#### The problem:
Down to the last line of the listing, starting at the one with "Солнечная панель Helios Suntech STP-255", retype each line exactly. Do not copy the pictures.

#### Given information:
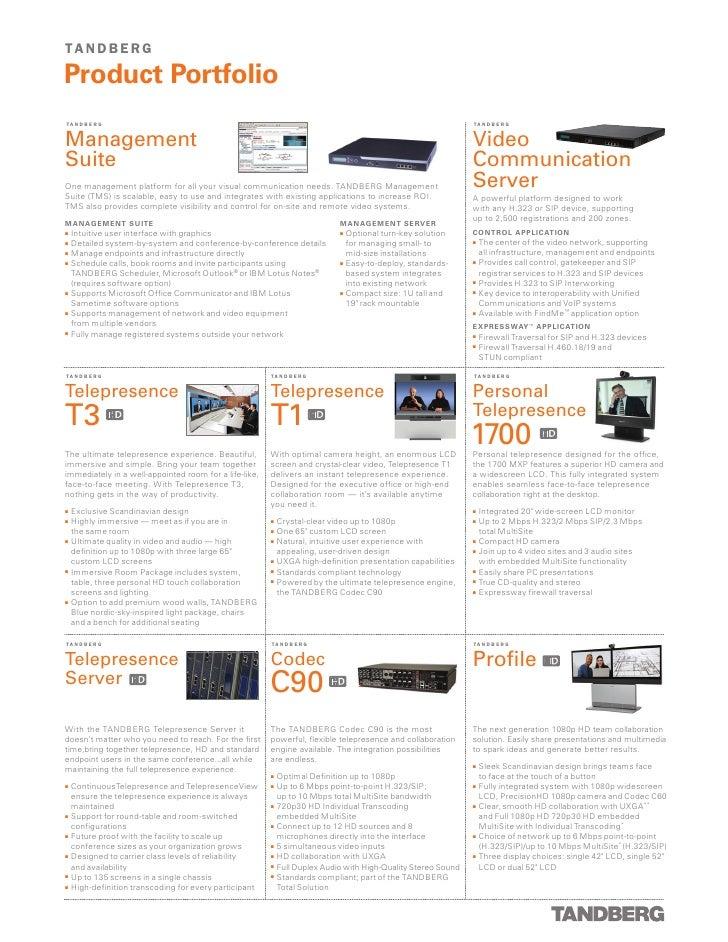 TANDBERG Video Conferencing Product Portfolio
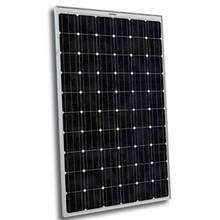Солнечная панель Helios Suntech STP-255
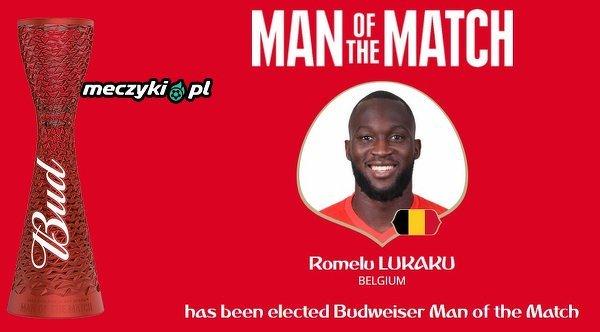 Romelu Lukaku piłkarzem meczu Belgia - Panama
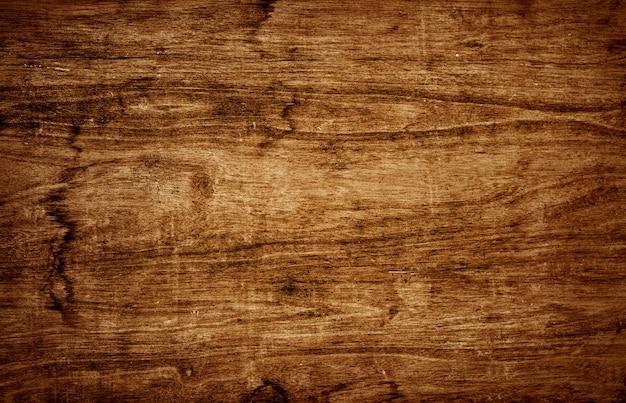 Concepto material de la pared del fondo de madera rasguñado de la pared Foto gratis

#### Answer to the problem:
Солнечная панель Helios Suntech STP-255
 Romelu Lukaku piłkarzem meczu Belgia - Panama
 Concepto material de la pared del fondo de madera rasguñado de la pared Foto gratis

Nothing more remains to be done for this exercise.